While serving a six-year prison sentence, Martin was killed by his cellmate on March 30, 2012. Guards found Martin with a smashed skull, numerous cuts and bruises, and linen wrapped around his neck. His shorts had also been pulled down. Shawn “Jiggaman” Rogers, who had a history of violent engagement with other prisoners, was behind the fatality. Witnesses overheard “screams and thuds,” and contend that Rogers jumped on Martin’s head multiple times. Evidence also suggests that Rogers hit Martin with a sock filled with batteries.
Audio and video recordings, as well as witness testimonies, confirmed that Martin repeatedly asked the corrections department’s inspector general for protection. Fearing for his life, at least four separate inmates begged officers John Beaudry and Jacob Denmon to assist Martin. Video taken during the incident shows Beaudry merely glanced into the cell, without going inside. Denmon allegedly ignored what was happening as well, and left the problem for corrections officers on the next shift.
When he was finally found by officer Dean Givens, Martin was handcuffed, placed in leg restraints, and taken to the hospital where he was pronounced brain-dead. Days later, he was taken off of life support. According to his widow this was done without her permission.
A thorough investigation into Beaudry and Denmon has not been launched.

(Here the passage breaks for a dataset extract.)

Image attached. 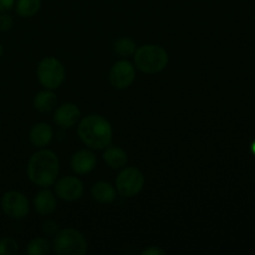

The fatality calls into question why a notoriously violent inmate was initially placed in a cell with a fellow prisoner. In a letter to the judge presiding over his trial, Rogers said, “It’s no military secret that I have been one of the most vicious and violent prisoners in the entire state of Florida.” But Martin’s death also raises questions about why his pleas were ignored, in addition to other prisoners’ warnings that Martin was in danger. On the day of the killing, Rogers reportedly boasted that he wanted to kill a white inmate — news of the Trayvon Martin case had reached the prison, and many inmates were angry about what they had learned. Once he was in the same cell as Martin, who is white, Rogers yelled “who wants to see me kill this cracker?” according to several of his fellow inmates.
According to the Miami Herald, there’s also speculation that prison staff were behind the attack, in retaliation for Martin’s whistle-blowing. In 2011, Martin alerted officials at his former prison that guards were involved in a cafeteria flight club. The Herald notes that “[f]our months before his transfer, in November 2011, Martin had filed a grievance asking the department’s inspector general to place him under protection because his life was being threatened” after he was labeled a “snitch.”
Sadly, this is not the first case of a tragic death in a Florida prison. Randall Jordan-Aparo was gassed to death over a period of five hours in solitary confinement, after he repeatedly asked to be taken to the hospital. Another inmate, Latandra Ellington, was put in solitary after informing family members that her life was threatened. Within 24 hours of her aunt informing prison officials about the threats to Ellington’s life, the inmate was found dead. A private autopsy concluded that she died of blunt force trauma. In several other cases, prison guards claimed that they were punished for speaking out about prisoners’ treatment by guards.
Growing criticism of the state’s prison system has raised red flags in recent months. As of early December last year, 320 inmates died. In response to this uptick in inmate fatalities, the Department of Justice is looking into possible rights violations. On Monday, a Florida Senate committee also spearheaded a review of how inmate deaths are investigated and which agencies are responsible for conducting those investigations.